# Tasks for this exercise:
1) In the hearing transcript, which two members of the fiscal team are not producers?
2) Write the next part of the hearing transcript, picking up after its final sentence.

REPRESENTATIVE TARR said that she wants to feel like Alaska is
not forcing a project at a time that it should not happen. She
said some of the producers want to slow down, and maybe the new
concepts will alleviate this problem, but it is not clear to her
whether the state is forcing a project that should not go
forward or using new opportunities to enhance a project that
should.
MR. MEYER said he shared that completely; the project should
work and not be forced. He believes there are different tools in
the tool box that are common in world infrastructure projects to
make it work without forcing any particular party.
3:46:44 PM
CO-CHAIR GIESSEL said that the people sitting at the table
represent the people of Alaska, but speaking for herself she is
concerned about Mr. Meyer's concept and is discouraged to hear
there is an idea to start all over again. "We've tried this
project several times, and it hasn't penciled out and with good
reason," she stated. There is a gas offtake authority "from our
conservation commission, so that's an exciting thing. It sounds
like you agree with us that the cost of supply is a critical
driver for this project," she commented, "and yet you want to
drive toward a final investment decision by 2018. That's very
concerning." She said it is a conflicting message, but she does
appreciate him coming today.
^Fiscal Team
FISCAL TEAM
CHAIR GIESSEL said the next agenda item is to hear from the
producers, who represent three of the five members of the fiscal
team-the others are AGDC and the Department of Natural
Resources.

# Listed entries:

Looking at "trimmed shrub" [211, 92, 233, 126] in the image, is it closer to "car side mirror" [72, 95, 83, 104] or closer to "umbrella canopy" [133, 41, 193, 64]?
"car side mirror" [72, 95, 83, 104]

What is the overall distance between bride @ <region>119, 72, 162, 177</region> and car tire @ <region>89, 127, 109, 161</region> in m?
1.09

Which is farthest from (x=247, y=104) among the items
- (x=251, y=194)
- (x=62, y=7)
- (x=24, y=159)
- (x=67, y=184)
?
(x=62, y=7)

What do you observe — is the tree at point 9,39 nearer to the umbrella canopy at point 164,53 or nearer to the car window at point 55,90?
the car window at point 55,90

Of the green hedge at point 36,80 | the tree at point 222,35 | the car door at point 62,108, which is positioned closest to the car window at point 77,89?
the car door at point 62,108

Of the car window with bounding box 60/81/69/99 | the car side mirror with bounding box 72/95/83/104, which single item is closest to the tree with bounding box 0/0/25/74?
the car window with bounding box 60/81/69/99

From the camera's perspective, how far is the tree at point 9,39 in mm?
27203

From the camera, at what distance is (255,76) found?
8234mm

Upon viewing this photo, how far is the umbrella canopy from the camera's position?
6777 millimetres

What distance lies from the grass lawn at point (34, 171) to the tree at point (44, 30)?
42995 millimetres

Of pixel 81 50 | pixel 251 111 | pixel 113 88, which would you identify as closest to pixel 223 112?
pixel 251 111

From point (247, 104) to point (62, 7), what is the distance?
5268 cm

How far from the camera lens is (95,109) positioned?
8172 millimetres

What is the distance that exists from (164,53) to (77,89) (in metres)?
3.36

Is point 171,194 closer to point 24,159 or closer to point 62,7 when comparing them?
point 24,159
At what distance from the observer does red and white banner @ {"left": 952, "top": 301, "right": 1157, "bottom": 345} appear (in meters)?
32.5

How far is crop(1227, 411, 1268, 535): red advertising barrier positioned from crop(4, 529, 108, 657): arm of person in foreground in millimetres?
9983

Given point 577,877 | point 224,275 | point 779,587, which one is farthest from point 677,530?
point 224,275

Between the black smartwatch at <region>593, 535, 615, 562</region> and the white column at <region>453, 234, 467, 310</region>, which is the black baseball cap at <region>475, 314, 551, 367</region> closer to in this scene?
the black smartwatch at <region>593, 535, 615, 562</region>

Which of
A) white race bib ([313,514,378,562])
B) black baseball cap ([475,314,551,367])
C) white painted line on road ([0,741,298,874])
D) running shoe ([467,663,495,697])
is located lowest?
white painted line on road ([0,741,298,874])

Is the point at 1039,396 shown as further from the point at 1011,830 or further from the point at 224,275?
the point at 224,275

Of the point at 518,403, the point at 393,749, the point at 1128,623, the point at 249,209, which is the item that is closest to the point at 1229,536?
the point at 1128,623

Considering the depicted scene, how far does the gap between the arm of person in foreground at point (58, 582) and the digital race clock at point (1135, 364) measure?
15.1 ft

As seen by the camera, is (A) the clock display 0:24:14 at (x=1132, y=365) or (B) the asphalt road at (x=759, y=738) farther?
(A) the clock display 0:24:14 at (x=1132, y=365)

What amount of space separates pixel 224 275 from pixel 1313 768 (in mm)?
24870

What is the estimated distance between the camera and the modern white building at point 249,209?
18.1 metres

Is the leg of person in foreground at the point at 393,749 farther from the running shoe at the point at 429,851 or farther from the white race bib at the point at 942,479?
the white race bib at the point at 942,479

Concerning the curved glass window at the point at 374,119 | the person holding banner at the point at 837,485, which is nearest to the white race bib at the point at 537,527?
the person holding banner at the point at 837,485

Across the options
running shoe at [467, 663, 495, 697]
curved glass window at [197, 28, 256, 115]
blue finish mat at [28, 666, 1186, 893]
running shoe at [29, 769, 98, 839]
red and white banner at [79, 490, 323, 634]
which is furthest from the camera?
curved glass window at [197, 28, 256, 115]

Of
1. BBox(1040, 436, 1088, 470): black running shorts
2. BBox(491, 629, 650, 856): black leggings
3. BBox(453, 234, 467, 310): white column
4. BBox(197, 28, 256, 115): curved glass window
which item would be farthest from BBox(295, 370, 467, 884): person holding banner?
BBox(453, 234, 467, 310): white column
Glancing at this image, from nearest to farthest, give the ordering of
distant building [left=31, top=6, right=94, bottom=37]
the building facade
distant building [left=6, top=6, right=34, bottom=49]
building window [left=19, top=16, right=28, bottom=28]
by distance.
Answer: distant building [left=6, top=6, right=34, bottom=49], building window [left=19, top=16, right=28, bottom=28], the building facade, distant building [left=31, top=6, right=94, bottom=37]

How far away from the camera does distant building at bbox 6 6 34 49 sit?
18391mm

---

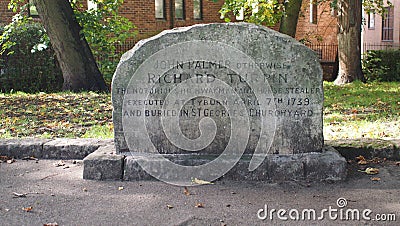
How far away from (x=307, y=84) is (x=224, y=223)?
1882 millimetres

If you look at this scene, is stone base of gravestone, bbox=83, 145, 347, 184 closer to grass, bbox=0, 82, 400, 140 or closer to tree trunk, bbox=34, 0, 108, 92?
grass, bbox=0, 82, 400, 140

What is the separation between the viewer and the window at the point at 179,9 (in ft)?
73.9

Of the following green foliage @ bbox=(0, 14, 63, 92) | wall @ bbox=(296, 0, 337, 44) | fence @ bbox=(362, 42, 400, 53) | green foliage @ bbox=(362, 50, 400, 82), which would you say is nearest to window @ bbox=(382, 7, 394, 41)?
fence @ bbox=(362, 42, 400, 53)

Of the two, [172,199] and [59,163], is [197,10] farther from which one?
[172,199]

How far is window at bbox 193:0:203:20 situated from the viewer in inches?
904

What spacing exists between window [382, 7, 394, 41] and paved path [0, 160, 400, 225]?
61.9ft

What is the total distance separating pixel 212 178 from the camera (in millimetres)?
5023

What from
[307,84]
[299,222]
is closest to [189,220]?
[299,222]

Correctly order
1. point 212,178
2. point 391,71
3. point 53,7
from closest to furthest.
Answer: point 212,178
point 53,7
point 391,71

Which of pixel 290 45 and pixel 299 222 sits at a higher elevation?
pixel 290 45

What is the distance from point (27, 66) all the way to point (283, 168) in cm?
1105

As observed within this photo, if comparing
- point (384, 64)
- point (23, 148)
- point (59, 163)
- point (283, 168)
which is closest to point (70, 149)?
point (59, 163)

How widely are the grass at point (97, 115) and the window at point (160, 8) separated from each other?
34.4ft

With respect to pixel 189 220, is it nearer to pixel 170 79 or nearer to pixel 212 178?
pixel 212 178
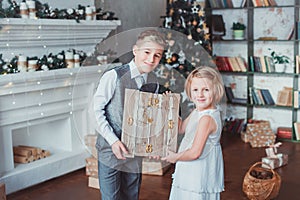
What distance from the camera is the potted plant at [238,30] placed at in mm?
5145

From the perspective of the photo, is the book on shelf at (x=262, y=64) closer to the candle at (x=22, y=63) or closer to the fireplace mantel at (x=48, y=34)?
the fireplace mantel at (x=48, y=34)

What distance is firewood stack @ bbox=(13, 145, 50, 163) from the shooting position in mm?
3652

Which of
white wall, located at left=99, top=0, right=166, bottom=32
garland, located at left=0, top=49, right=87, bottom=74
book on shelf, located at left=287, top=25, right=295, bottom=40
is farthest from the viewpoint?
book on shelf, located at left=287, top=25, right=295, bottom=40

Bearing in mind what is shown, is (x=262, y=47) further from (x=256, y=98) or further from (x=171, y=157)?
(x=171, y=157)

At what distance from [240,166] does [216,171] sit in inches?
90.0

# Results:
1) AGDC and the Department of Natural Resources.

2)
3:48:46 PM
DAVID VAN TUYL, Alaska Regional Manager, BP, Anchorage, said he
has been working for BP in Alaska for almost 32 years, and many
years have been dedicated to getting gas to market. He works on
the fiscal team and is also on the management committee of the
Alaska LNG project. He stated that the success of this project
is absolutely critical to BP's business in Alaska and to the
future of Alaska. The scale of the project is unique for BP, and
the corporation would like to see Alaska LNG move to market in
the 2020s. He said 2016 is a challenging year, and "currently
we're all living that reality." In the low-price environment,
there are over a trillion dollars' worth of projects that have
been shelved, he stated. "It's tough out there." The Alaska
project is also challenged, he added, but it is not unusual for
LNG projects to go through evolutions. The good news, he said,
is that the Alaska project has not been shelved. He stated that
BP and Alaska know what it means to face challenges-"challenges
are nothing new to us." The January 2014 Heads of Agreement
envisioned a path to face challenges together. It was also the
path that was forged by this legislature, and BP is committed to
progressing "in an aligned way forward."
3:51:50 PM
MR. VAN TUYL said the Pre-FEED phase is 91 percent completed to
deliverables, and BP will have spent $600 million gross to
advance Alaska LNG once the work is done. He estimated that FEED
will cost over twice that amount-maybe three times that amount.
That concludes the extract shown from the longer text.